弘化2年7月からは、教祖神ご名代として蜂谷俊造・櫻井喜間太両先生が来阪されてご布教になり、時尾克太郎先生のご布教の成果として堂島講席が立ち、更には「いそしくも 立ちいづるかな 日の本の 元の誠の 道を踏みつつ」という時尾先生の餞けの歌を体して、河崎安次郎先生の渾身の伝道が展開されるなど、浪花の名にふさわしいお道の華がつぎつぎに結実を見、明治の初期には布教部布教課大阪出張所が開設され、靱・堂島・堀江・順慶町・島ノ内・浪花・越後町・川口各小教会所及び本田・古川説教所の開講を見るに至りました。

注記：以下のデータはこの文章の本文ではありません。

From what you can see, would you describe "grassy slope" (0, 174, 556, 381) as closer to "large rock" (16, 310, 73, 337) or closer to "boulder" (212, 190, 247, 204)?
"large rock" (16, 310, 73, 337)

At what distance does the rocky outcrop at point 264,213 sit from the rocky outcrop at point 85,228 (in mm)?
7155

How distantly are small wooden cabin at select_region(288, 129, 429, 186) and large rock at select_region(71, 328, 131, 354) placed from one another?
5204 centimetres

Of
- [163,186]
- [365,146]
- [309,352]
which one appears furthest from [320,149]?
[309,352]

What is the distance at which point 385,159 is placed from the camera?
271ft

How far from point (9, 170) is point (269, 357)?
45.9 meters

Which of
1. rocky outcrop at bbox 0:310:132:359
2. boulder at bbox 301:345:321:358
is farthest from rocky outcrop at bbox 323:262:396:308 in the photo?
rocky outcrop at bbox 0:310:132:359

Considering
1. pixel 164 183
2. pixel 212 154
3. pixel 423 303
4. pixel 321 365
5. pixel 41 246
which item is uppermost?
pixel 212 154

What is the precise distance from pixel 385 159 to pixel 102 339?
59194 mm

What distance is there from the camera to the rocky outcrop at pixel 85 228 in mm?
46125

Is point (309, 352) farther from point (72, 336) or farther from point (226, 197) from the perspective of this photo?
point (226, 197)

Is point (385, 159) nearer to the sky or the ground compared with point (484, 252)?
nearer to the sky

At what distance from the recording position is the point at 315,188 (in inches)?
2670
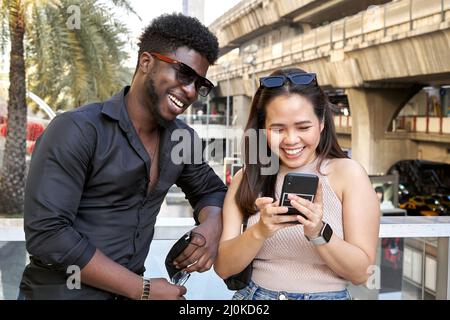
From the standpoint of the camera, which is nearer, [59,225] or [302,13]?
[59,225]

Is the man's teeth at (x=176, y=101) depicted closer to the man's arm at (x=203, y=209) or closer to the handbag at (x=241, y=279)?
the man's arm at (x=203, y=209)

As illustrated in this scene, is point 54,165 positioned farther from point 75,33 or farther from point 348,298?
point 75,33

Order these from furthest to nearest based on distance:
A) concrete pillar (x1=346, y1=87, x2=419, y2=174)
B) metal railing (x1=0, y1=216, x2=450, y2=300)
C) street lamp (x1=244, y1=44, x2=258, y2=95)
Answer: street lamp (x1=244, y1=44, x2=258, y2=95) → concrete pillar (x1=346, y1=87, x2=419, y2=174) → metal railing (x1=0, y1=216, x2=450, y2=300)

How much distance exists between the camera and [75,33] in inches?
398

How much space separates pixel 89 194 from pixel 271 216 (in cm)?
57

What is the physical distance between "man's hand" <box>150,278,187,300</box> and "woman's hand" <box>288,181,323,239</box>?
444mm

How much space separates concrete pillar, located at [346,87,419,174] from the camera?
21.8 metres

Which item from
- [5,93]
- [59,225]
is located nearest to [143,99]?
[59,225]

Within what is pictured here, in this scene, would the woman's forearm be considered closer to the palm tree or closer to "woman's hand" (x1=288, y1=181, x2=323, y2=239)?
"woman's hand" (x1=288, y1=181, x2=323, y2=239)

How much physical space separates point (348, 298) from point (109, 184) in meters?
0.91

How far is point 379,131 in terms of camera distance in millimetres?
22172

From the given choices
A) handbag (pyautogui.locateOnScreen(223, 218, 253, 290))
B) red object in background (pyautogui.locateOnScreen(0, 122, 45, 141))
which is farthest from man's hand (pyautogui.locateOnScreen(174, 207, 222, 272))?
red object in background (pyautogui.locateOnScreen(0, 122, 45, 141))

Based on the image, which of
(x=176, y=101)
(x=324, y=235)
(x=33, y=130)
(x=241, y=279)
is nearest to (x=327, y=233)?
(x=324, y=235)

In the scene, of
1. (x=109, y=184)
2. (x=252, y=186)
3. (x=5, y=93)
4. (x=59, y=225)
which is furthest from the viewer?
(x=5, y=93)
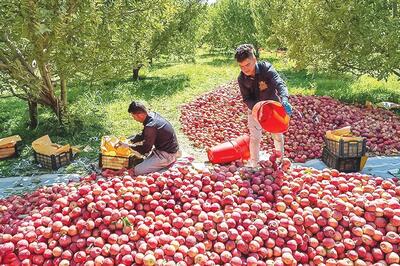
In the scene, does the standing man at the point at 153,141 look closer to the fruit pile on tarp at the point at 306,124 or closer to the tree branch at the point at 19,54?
the fruit pile on tarp at the point at 306,124

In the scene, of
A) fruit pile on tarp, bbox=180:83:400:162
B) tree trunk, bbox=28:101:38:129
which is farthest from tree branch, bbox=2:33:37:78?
fruit pile on tarp, bbox=180:83:400:162

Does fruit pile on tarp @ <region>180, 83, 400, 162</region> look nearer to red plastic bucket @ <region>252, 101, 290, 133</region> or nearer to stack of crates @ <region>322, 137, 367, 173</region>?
stack of crates @ <region>322, 137, 367, 173</region>

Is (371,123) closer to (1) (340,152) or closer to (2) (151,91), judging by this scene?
(1) (340,152)

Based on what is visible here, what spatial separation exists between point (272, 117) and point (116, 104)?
7.34 m

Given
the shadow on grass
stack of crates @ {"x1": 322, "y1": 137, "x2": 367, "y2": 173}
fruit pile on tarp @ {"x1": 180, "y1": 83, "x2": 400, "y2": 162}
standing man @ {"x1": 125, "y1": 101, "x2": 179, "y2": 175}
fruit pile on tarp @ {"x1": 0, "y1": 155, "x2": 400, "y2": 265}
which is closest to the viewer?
fruit pile on tarp @ {"x1": 0, "y1": 155, "x2": 400, "y2": 265}

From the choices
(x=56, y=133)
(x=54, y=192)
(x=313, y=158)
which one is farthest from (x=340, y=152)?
(x=56, y=133)

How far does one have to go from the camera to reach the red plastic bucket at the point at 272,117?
4594 mm

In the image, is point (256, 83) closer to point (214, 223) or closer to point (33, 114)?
point (214, 223)

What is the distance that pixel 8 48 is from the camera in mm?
7473

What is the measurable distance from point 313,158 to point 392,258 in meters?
3.46

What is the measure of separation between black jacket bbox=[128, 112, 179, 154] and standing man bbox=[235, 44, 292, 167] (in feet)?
3.77

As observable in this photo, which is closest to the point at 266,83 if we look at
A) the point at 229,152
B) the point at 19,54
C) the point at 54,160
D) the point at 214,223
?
the point at 229,152

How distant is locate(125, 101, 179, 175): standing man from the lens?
17.3ft

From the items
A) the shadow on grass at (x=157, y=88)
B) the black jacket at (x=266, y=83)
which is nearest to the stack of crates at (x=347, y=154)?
the black jacket at (x=266, y=83)
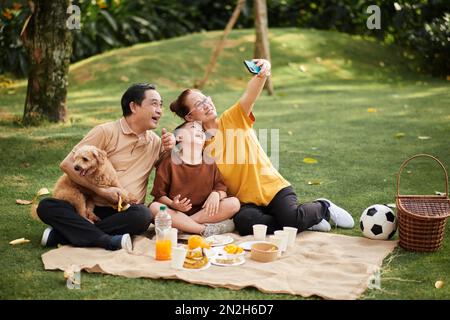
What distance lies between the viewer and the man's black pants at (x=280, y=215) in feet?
14.9

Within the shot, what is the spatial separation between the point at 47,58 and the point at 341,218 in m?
4.61

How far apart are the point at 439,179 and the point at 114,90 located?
682cm

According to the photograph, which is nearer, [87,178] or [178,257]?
[178,257]

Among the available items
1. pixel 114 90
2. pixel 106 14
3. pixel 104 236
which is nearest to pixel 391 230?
pixel 104 236

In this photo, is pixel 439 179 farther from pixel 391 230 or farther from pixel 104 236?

明治9年、本教別派独立の願書を教部省へ提出しました当時の正式報告書によりますと、大阪府下の願人数(信徒)18,500名で全国中6位、神葬祭人員(教徒)1,307名で全国中4位をかぞえるまでの教勢になっておりました。
今日皆さまとともにお道のお蔭を受けております私たちは、大なり小なり130年間に培われ来たこれら地心のお道の根から、芽を切り枝葉をつけて繁茂する、倖せな日々のおめぐみを頂いていることになります。お道のご縁ぐらい、本当に遠いようで近いものはありませんね。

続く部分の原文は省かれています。